▶ INPUT
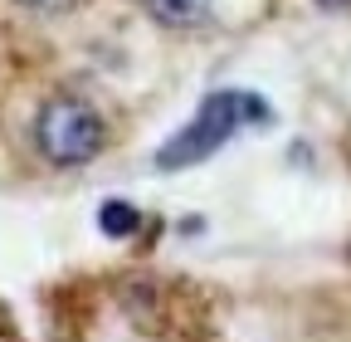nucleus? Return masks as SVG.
<instances>
[{
  "label": "nucleus",
  "instance_id": "nucleus-1",
  "mask_svg": "<svg viewBox=\"0 0 351 342\" xmlns=\"http://www.w3.org/2000/svg\"><path fill=\"white\" fill-rule=\"evenodd\" d=\"M244 127H274V108L263 103L258 93H249V89H219V93H210L195 108V117L171 142H161L156 171L200 166L205 157H215L219 147H225L234 133H244Z\"/></svg>",
  "mask_w": 351,
  "mask_h": 342
},
{
  "label": "nucleus",
  "instance_id": "nucleus-2",
  "mask_svg": "<svg viewBox=\"0 0 351 342\" xmlns=\"http://www.w3.org/2000/svg\"><path fill=\"white\" fill-rule=\"evenodd\" d=\"M108 142V127L93 103H83L73 93H54L34 113V147L44 161L54 166H88Z\"/></svg>",
  "mask_w": 351,
  "mask_h": 342
},
{
  "label": "nucleus",
  "instance_id": "nucleus-3",
  "mask_svg": "<svg viewBox=\"0 0 351 342\" xmlns=\"http://www.w3.org/2000/svg\"><path fill=\"white\" fill-rule=\"evenodd\" d=\"M142 5L166 30H195L210 20V0H142Z\"/></svg>",
  "mask_w": 351,
  "mask_h": 342
},
{
  "label": "nucleus",
  "instance_id": "nucleus-4",
  "mask_svg": "<svg viewBox=\"0 0 351 342\" xmlns=\"http://www.w3.org/2000/svg\"><path fill=\"white\" fill-rule=\"evenodd\" d=\"M137 225H142V216H137V205L132 201H103L98 205V230L108 235V240H127V235H137Z\"/></svg>",
  "mask_w": 351,
  "mask_h": 342
},
{
  "label": "nucleus",
  "instance_id": "nucleus-5",
  "mask_svg": "<svg viewBox=\"0 0 351 342\" xmlns=\"http://www.w3.org/2000/svg\"><path fill=\"white\" fill-rule=\"evenodd\" d=\"M15 5H25V10H39V15H54V10H69L73 0H15Z\"/></svg>",
  "mask_w": 351,
  "mask_h": 342
},
{
  "label": "nucleus",
  "instance_id": "nucleus-6",
  "mask_svg": "<svg viewBox=\"0 0 351 342\" xmlns=\"http://www.w3.org/2000/svg\"><path fill=\"white\" fill-rule=\"evenodd\" d=\"M322 10H351V0H317Z\"/></svg>",
  "mask_w": 351,
  "mask_h": 342
}]
</instances>
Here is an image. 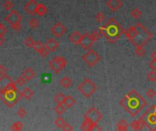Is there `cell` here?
<instances>
[{
	"mask_svg": "<svg viewBox=\"0 0 156 131\" xmlns=\"http://www.w3.org/2000/svg\"><path fill=\"white\" fill-rule=\"evenodd\" d=\"M120 105L134 118L147 106V102L136 90L132 89L120 101Z\"/></svg>",
	"mask_w": 156,
	"mask_h": 131,
	"instance_id": "6da1fadb",
	"label": "cell"
},
{
	"mask_svg": "<svg viewBox=\"0 0 156 131\" xmlns=\"http://www.w3.org/2000/svg\"><path fill=\"white\" fill-rule=\"evenodd\" d=\"M124 34L135 47L140 46H144L152 38V33L141 23H137L136 25L129 27L125 30Z\"/></svg>",
	"mask_w": 156,
	"mask_h": 131,
	"instance_id": "7a4b0ae2",
	"label": "cell"
},
{
	"mask_svg": "<svg viewBox=\"0 0 156 131\" xmlns=\"http://www.w3.org/2000/svg\"><path fill=\"white\" fill-rule=\"evenodd\" d=\"M100 31L105 38L111 43H114L116 40H118L122 34L125 33V29H124L120 23L114 18H111L104 26H101Z\"/></svg>",
	"mask_w": 156,
	"mask_h": 131,
	"instance_id": "3957f363",
	"label": "cell"
},
{
	"mask_svg": "<svg viewBox=\"0 0 156 131\" xmlns=\"http://www.w3.org/2000/svg\"><path fill=\"white\" fill-rule=\"evenodd\" d=\"M16 85V82L11 81L5 89L0 91V99L7 107H13L21 98V92Z\"/></svg>",
	"mask_w": 156,
	"mask_h": 131,
	"instance_id": "277c9868",
	"label": "cell"
},
{
	"mask_svg": "<svg viewBox=\"0 0 156 131\" xmlns=\"http://www.w3.org/2000/svg\"><path fill=\"white\" fill-rule=\"evenodd\" d=\"M97 89H98V88H97L96 84L89 77H86L81 83L78 86V90L87 98L91 96L96 92Z\"/></svg>",
	"mask_w": 156,
	"mask_h": 131,
	"instance_id": "5b68a950",
	"label": "cell"
},
{
	"mask_svg": "<svg viewBox=\"0 0 156 131\" xmlns=\"http://www.w3.org/2000/svg\"><path fill=\"white\" fill-rule=\"evenodd\" d=\"M5 20L11 26V27L15 31L18 32L21 30V28H22V26H21L22 16L20 15V14L17 10L12 9L11 11H9V13L5 18Z\"/></svg>",
	"mask_w": 156,
	"mask_h": 131,
	"instance_id": "8992f818",
	"label": "cell"
},
{
	"mask_svg": "<svg viewBox=\"0 0 156 131\" xmlns=\"http://www.w3.org/2000/svg\"><path fill=\"white\" fill-rule=\"evenodd\" d=\"M142 118L144 120L146 127L150 130H156V104L152 105L143 115Z\"/></svg>",
	"mask_w": 156,
	"mask_h": 131,
	"instance_id": "52a82bcc",
	"label": "cell"
},
{
	"mask_svg": "<svg viewBox=\"0 0 156 131\" xmlns=\"http://www.w3.org/2000/svg\"><path fill=\"white\" fill-rule=\"evenodd\" d=\"M102 118L101 113L96 107H90L84 115V119L89 120L94 126H97Z\"/></svg>",
	"mask_w": 156,
	"mask_h": 131,
	"instance_id": "ba28073f",
	"label": "cell"
},
{
	"mask_svg": "<svg viewBox=\"0 0 156 131\" xmlns=\"http://www.w3.org/2000/svg\"><path fill=\"white\" fill-rule=\"evenodd\" d=\"M82 59L84 60V62L90 68H93L96 64H98L101 60V57L100 55L95 52L92 49H89L88 52L82 56Z\"/></svg>",
	"mask_w": 156,
	"mask_h": 131,
	"instance_id": "9c48e42d",
	"label": "cell"
},
{
	"mask_svg": "<svg viewBox=\"0 0 156 131\" xmlns=\"http://www.w3.org/2000/svg\"><path fill=\"white\" fill-rule=\"evenodd\" d=\"M67 65V60L63 57H55L50 63L49 66L50 68L56 73L58 74L62 69H63Z\"/></svg>",
	"mask_w": 156,
	"mask_h": 131,
	"instance_id": "30bf717a",
	"label": "cell"
},
{
	"mask_svg": "<svg viewBox=\"0 0 156 131\" xmlns=\"http://www.w3.org/2000/svg\"><path fill=\"white\" fill-rule=\"evenodd\" d=\"M94 40L91 38L90 34H88V33H85L84 35H82V38H81V43L80 45L81 46V47L85 50H89L90 49V47L92 46V45L94 44Z\"/></svg>",
	"mask_w": 156,
	"mask_h": 131,
	"instance_id": "8fae6325",
	"label": "cell"
},
{
	"mask_svg": "<svg viewBox=\"0 0 156 131\" xmlns=\"http://www.w3.org/2000/svg\"><path fill=\"white\" fill-rule=\"evenodd\" d=\"M67 31V28L62 25L60 22L56 23L52 27H51V33L56 37V38H60L63 36Z\"/></svg>",
	"mask_w": 156,
	"mask_h": 131,
	"instance_id": "7c38bea8",
	"label": "cell"
},
{
	"mask_svg": "<svg viewBox=\"0 0 156 131\" xmlns=\"http://www.w3.org/2000/svg\"><path fill=\"white\" fill-rule=\"evenodd\" d=\"M33 49L35 50V52L39 54L43 58L47 57H48V55H49V50L46 48L45 45H43L40 41H36L35 42Z\"/></svg>",
	"mask_w": 156,
	"mask_h": 131,
	"instance_id": "4fadbf2b",
	"label": "cell"
},
{
	"mask_svg": "<svg viewBox=\"0 0 156 131\" xmlns=\"http://www.w3.org/2000/svg\"><path fill=\"white\" fill-rule=\"evenodd\" d=\"M106 6L112 12H117L122 7L121 0H107Z\"/></svg>",
	"mask_w": 156,
	"mask_h": 131,
	"instance_id": "5bb4252c",
	"label": "cell"
},
{
	"mask_svg": "<svg viewBox=\"0 0 156 131\" xmlns=\"http://www.w3.org/2000/svg\"><path fill=\"white\" fill-rule=\"evenodd\" d=\"M37 6H38V3L36 2V0H28V1L26 3L24 8H25V11L27 13H28L31 15H33L36 14Z\"/></svg>",
	"mask_w": 156,
	"mask_h": 131,
	"instance_id": "9a60e30c",
	"label": "cell"
},
{
	"mask_svg": "<svg viewBox=\"0 0 156 131\" xmlns=\"http://www.w3.org/2000/svg\"><path fill=\"white\" fill-rule=\"evenodd\" d=\"M58 46H59L58 42L55 40L54 38H50L45 44V46L49 50V52H55L57 50V48L58 47Z\"/></svg>",
	"mask_w": 156,
	"mask_h": 131,
	"instance_id": "2e32d148",
	"label": "cell"
},
{
	"mask_svg": "<svg viewBox=\"0 0 156 131\" xmlns=\"http://www.w3.org/2000/svg\"><path fill=\"white\" fill-rule=\"evenodd\" d=\"M130 125H131L132 128L134 129V130H142L143 128H144L146 127L145 122H144V120L142 118L140 119H138V120L132 121Z\"/></svg>",
	"mask_w": 156,
	"mask_h": 131,
	"instance_id": "e0dca14e",
	"label": "cell"
},
{
	"mask_svg": "<svg viewBox=\"0 0 156 131\" xmlns=\"http://www.w3.org/2000/svg\"><path fill=\"white\" fill-rule=\"evenodd\" d=\"M81 38H82V35L81 34L80 32L74 31L72 34L69 36V41L72 44H74V45H80L81 40Z\"/></svg>",
	"mask_w": 156,
	"mask_h": 131,
	"instance_id": "ac0fdd59",
	"label": "cell"
},
{
	"mask_svg": "<svg viewBox=\"0 0 156 131\" xmlns=\"http://www.w3.org/2000/svg\"><path fill=\"white\" fill-rule=\"evenodd\" d=\"M11 81H13L11 79V77L9 76H7V74L1 76V77H0V91L3 90L6 88V87L10 83Z\"/></svg>",
	"mask_w": 156,
	"mask_h": 131,
	"instance_id": "d6986e66",
	"label": "cell"
},
{
	"mask_svg": "<svg viewBox=\"0 0 156 131\" xmlns=\"http://www.w3.org/2000/svg\"><path fill=\"white\" fill-rule=\"evenodd\" d=\"M22 76L27 79V80H31L35 76H36V73H35V71L33 70V68H26L23 72H22Z\"/></svg>",
	"mask_w": 156,
	"mask_h": 131,
	"instance_id": "ffe728a7",
	"label": "cell"
},
{
	"mask_svg": "<svg viewBox=\"0 0 156 131\" xmlns=\"http://www.w3.org/2000/svg\"><path fill=\"white\" fill-rule=\"evenodd\" d=\"M76 103V100H75V98L71 96H66L64 97V100H63V104L67 108H69L71 107H73Z\"/></svg>",
	"mask_w": 156,
	"mask_h": 131,
	"instance_id": "44dd1931",
	"label": "cell"
},
{
	"mask_svg": "<svg viewBox=\"0 0 156 131\" xmlns=\"http://www.w3.org/2000/svg\"><path fill=\"white\" fill-rule=\"evenodd\" d=\"M59 84L62 88H69L72 85V80L69 77H64L59 80Z\"/></svg>",
	"mask_w": 156,
	"mask_h": 131,
	"instance_id": "7402d4cb",
	"label": "cell"
},
{
	"mask_svg": "<svg viewBox=\"0 0 156 131\" xmlns=\"http://www.w3.org/2000/svg\"><path fill=\"white\" fill-rule=\"evenodd\" d=\"M95 127H96V126H94L91 122H89V120L84 119L83 123L81 124V130H85V131H91V130H94Z\"/></svg>",
	"mask_w": 156,
	"mask_h": 131,
	"instance_id": "603a6c76",
	"label": "cell"
},
{
	"mask_svg": "<svg viewBox=\"0 0 156 131\" xmlns=\"http://www.w3.org/2000/svg\"><path fill=\"white\" fill-rule=\"evenodd\" d=\"M33 96H34V92L31 90L29 88H26L21 92V97H24V98H26V99H27V100L31 99V98L33 97Z\"/></svg>",
	"mask_w": 156,
	"mask_h": 131,
	"instance_id": "cb8c5ba5",
	"label": "cell"
},
{
	"mask_svg": "<svg viewBox=\"0 0 156 131\" xmlns=\"http://www.w3.org/2000/svg\"><path fill=\"white\" fill-rule=\"evenodd\" d=\"M128 127H129V124L127 123V121L125 119H121L118 122L116 129L120 131H125L128 129Z\"/></svg>",
	"mask_w": 156,
	"mask_h": 131,
	"instance_id": "d4e9b609",
	"label": "cell"
},
{
	"mask_svg": "<svg viewBox=\"0 0 156 131\" xmlns=\"http://www.w3.org/2000/svg\"><path fill=\"white\" fill-rule=\"evenodd\" d=\"M47 12H48V8L43 4H38L37 8H36V14L38 15H44Z\"/></svg>",
	"mask_w": 156,
	"mask_h": 131,
	"instance_id": "484cf974",
	"label": "cell"
},
{
	"mask_svg": "<svg viewBox=\"0 0 156 131\" xmlns=\"http://www.w3.org/2000/svg\"><path fill=\"white\" fill-rule=\"evenodd\" d=\"M55 112L58 114V115H62V114H64L67 110V107L63 105V104H58L55 108H54Z\"/></svg>",
	"mask_w": 156,
	"mask_h": 131,
	"instance_id": "4316f807",
	"label": "cell"
},
{
	"mask_svg": "<svg viewBox=\"0 0 156 131\" xmlns=\"http://www.w3.org/2000/svg\"><path fill=\"white\" fill-rule=\"evenodd\" d=\"M142 15H143L142 11L140 10L138 7H134V8L132 9V13H131V15L132 16V18H133L134 19H139V18L142 16Z\"/></svg>",
	"mask_w": 156,
	"mask_h": 131,
	"instance_id": "83f0119b",
	"label": "cell"
},
{
	"mask_svg": "<svg viewBox=\"0 0 156 131\" xmlns=\"http://www.w3.org/2000/svg\"><path fill=\"white\" fill-rule=\"evenodd\" d=\"M54 124H55V126H56L57 127H58V128H62V127H64V125L66 124V122H65V120H64L63 118L58 117V118H57L55 119Z\"/></svg>",
	"mask_w": 156,
	"mask_h": 131,
	"instance_id": "f1b7e54d",
	"label": "cell"
},
{
	"mask_svg": "<svg viewBox=\"0 0 156 131\" xmlns=\"http://www.w3.org/2000/svg\"><path fill=\"white\" fill-rule=\"evenodd\" d=\"M90 36H91V38H93V40H94V41H97V40H99V39L101 38L102 34H101V32L100 31V29H99V30L96 29V30H94V31H93V32L91 33Z\"/></svg>",
	"mask_w": 156,
	"mask_h": 131,
	"instance_id": "f546056e",
	"label": "cell"
},
{
	"mask_svg": "<svg viewBox=\"0 0 156 131\" xmlns=\"http://www.w3.org/2000/svg\"><path fill=\"white\" fill-rule=\"evenodd\" d=\"M24 43H25V46H26L27 48H33L34 44H35V41H34V39H33L32 38H31V37H27V38L25 39Z\"/></svg>",
	"mask_w": 156,
	"mask_h": 131,
	"instance_id": "4dcf8cb0",
	"label": "cell"
},
{
	"mask_svg": "<svg viewBox=\"0 0 156 131\" xmlns=\"http://www.w3.org/2000/svg\"><path fill=\"white\" fill-rule=\"evenodd\" d=\"M23 128V123L20 122V121H17L13 123V125L11 126L10 129L11 130H15V131H18V130H21Z\"/></svg>",
	"mask_w": 156,
	"mask_h": 131,
	"instance_id": "1f68e13d",
	"label": "cell"
},
{
	"mask_svg": "<svg viewBox=\"0 0 156 131\" xmlns=\"http://www.w3.org/2000/svg\"><path fill=\"white\" fill-rule=\"evenodd\" d=\"M64 94H62V93H58L55 97H54V101L57 103V104H62L63 103V100H64Z\"/></svg>",
	"mask_w": 156,
	"mask_h": 131,
	"instance_id": "d6a6232c",
	"label": "cell"
},
{
	"mask_svg": "<svg viewBox=\"0 0 156 131\" xmlns=\"http://www.w3.org/2000/svg\"><path fill=\"white\" fill-rule=\"evenodd\" d=\"M135 54L138 56V57H143L144 54H145V49L143 48V46H136V49H135Z\"/></svg>",
	"mask_w": 156,
	"mask_h": 131,
	"instance_id": "836d02e7",
	"label": "cell"
},
{
	"mask_svg": "<svg viewBox=\"0 0 156 131\" xmlns=\"http://www.w3.org/2000/svg\"><path fill=\"white\" fill-rule=\"evenodd\" d=\"M3 7H4V9H5V10H7V11H11V10L13 9V7H14V4H13L12 1H10V0H6L5 3H4V5H3Z\"/></svg>",
	"mask_w": 156,
	"mask_h": 131,
	"instance_id": "e575fe53",
	"label": "cell"
},
{
	"mask_svg": "<svg viewBox=\"0 0 156 131\" xmlns=\"http://www.w3.org/2000/svg\"><path fill=\"white\" fill-rule=\"evenodd\" d=\"M147 78L151 82L156 81V71L155 70H152L151 72H148L147 73Z\"/></svg>",
	"mask_w": 156,
	"mask_h": 131,
	"instance_id": "d590c367",
	"label": "cell"
},
{
	"mask_svg": "<svg viewBox=\"0 0 156 131\" xmlns=\"http://www.w3.org/2000/svg\"><path fill=\"white\" fill-rule=\"evenodd\" d=\"M16 82V84L17 85H18V86H20V87H22V86H24L25 84H26V82H27V79L21 75L20 77H18V79L15 81Z\"/></svg>",
	"mask_w": 156,
	"mask_h": 131,
	"instance_id": "8d00e7d4",
	"label": "cell"
},
{
	"mask_svg": "<svg viewBox=\"0 0 156 131\" xmlns=\"http://www.w3.org/2000/svg\"><path fill=\"white\" fill-rule=\"evenodd\" d=\"M28 24H29V26L31 28H37L38 26V25H39V22H38V20L37 18H31L29 20Z\"/></svg>",
	"mask_w": 156,
	"mask_h": 131,
	"instance_id": "74e56055",
	"label": "cell"
},
{
	"mask_svg": "<svg viewBox=\"0 0 156 131\" xmlns=\"http://www.w3.org/2000/svg\"><path fill=\"white\" fill-rule=\"evenodd\" d=\"M95 19H96V21L99 22V23L103 22L104 19H105V15H104V13L100 12V13L96 14V15H95Z\"/></svg>",
	"mask_w": 156,
	"mask_h": 131,
	"instance_id": "f35d334b",
	"label": "cell"
},
{
	"mask_svg": "<svg viewBox=\"0 0 156 131\" xmlns=\"http://www.w3.org/2000/svg\"><path fill=\"white\" fill-rule=\"evenodd\" d=\"M7 33V28L3 25V24H1L0 23V36H5L6 34Z\"/></svg>",
	"mask_w": 156,
	"mask_h": 131,
	"instance_id": "ab89813d",
	"label": "cell"
},
{
	"mask_svg": "<svg viewBox=\"0 0 156 131\" xmlns=\"http://www.w3.org/2000/svg\"><path fill=\"white\" fill-rule=\"evenodd\" d=\"M155 95H156V92H155V90H154L153 88H149V89L146 91V96H148L151 97V98L154 97Z\"/></svg>",
	"mask_w": 156,
	"mask_h": 131,
	"instance_id": "60d3db41",
	"label": "cell"
},
{
	"mask_svg": "<svg viewBox=\"0 0 156 131\" xmlns=\"http://www.w3.org/2000/svg\"><path fill=\"white\" fill-rule=\"evenodd\" d=\"M18 115L19 118H25L27 116V111L25 108H19L18 111Z\"/></svg>",
	"mask_w": 156,
	"mask_h": 131,
	"instance_id": "b9f144b4",
	"label": "cell"
},
{
	"mask_svg": "<svg viewBox=\"0 0 156 131\" xmlns=\"http://www.w3.org/2000/svg\"><path fill=\"white\" fill-rule=\"evenodd\" d=\"M149 68L152 70H155L156 71V59H152L150 63H149Z\"/></svg>",
	"mask_w": 156,
	"mask_h": 131,
	"instance_id": "7bdbcfd3",
	"label": "cell"
},
{
	"mask_svg": "<svg viewBox=\"0 0 156 131\" xmlns=\"http://www.w3.org/2000/svg\"><path fill=\"white\" fill-rule=\"evenodd\" d=\"M62 129H63L64 131H71V130H73V127H72L70 124L66 123V124L64 125V127H62Z\"/></svg>",
	"mask_w": 156,
	"mask_h": 131,
	"instance_id": "ee69618b",
	"label": "cell"
},
{
	"mask_svg": "<svg viewBox=\"0 0 156 131\" xmlns=\"http://www.w3.org/2000/svg\"><path fill=\"white\" fill-rule=\"evenodd\" d=\"M7 73V68H5V66L0 65V76H3Z\"/></svg>",
	"mask_w": 156,
	"mask_h": 131,
	"instance_id": "f6af8a7d",
	"label": "cell"
},
{
	"mask_svg": "<svg viewBox=\"0 0 156 131\" xmlns=\"http://www.w3.org/2000/svg\"><path fill=\"white\" fill-rule=\"evenodd\" d=\"M42 79L45 81V82H49V81H50V79H51V77L49 75V74H46V75H44L43 77H42Z\"/></svg>",
	"mask_w": 156,
	"mask_h": 131,
	"instance_id": "bcb514c9",
	"label": "cell"
},
{
	"mask_svg": "<svg viewBox=\"0 0 156 131\" xmlns=\"http://www.w3.org/2000/svg\"><path fill=\"white\" fill-rule=\"evenodd\" d=\"M4 42H5V38L3 36H0V47L4 44Z\"/></svg>",
	"mask_w": 156,
	"mask_h": 131,
	"instance_id": "7dc6e473",
	"label": "cell"
},
{
	"mask_svg": "<svg viewBox=\"0 0 156 131\" xmlns=\"http://www.w3.org/2000/svg\"><path fill=\"white\" fill-rule=\"evenodd\" d=\"M151 57H152V59H156V50L151 54Z\"/></svg>",
	"mask_w": 156,
	"mask_h": 131,
	"instance_id": "c3c4849f",
	"label": "cell"
}]
</instances>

▶ TO BE DONE
Print the material above verbatim, from its first line through the line containing "127H274V108L263 103L258 93H249V89H219V93H210L195", and leave the pictures out.

▶ CORRECT RESPONSE
nucleus? Return masks as SVG.
<instances>
[{
  "label": "nucleus",
  "instance_id": "nucleus-1",
  "mask_svg": "<svg viewBox=\"0 0 351 342\" xmlns=\"http://www.w3.org/2000/svg\"><path fill=\"white\" fill-rule=\"evenodd\" d=\"M244 127H274V108L263 103L258 93H249V89H219V93H210L195 108V117L171 142H161L156 171L200 166L205 157H215L219 147H225L234 133H244Z\"/></svg>",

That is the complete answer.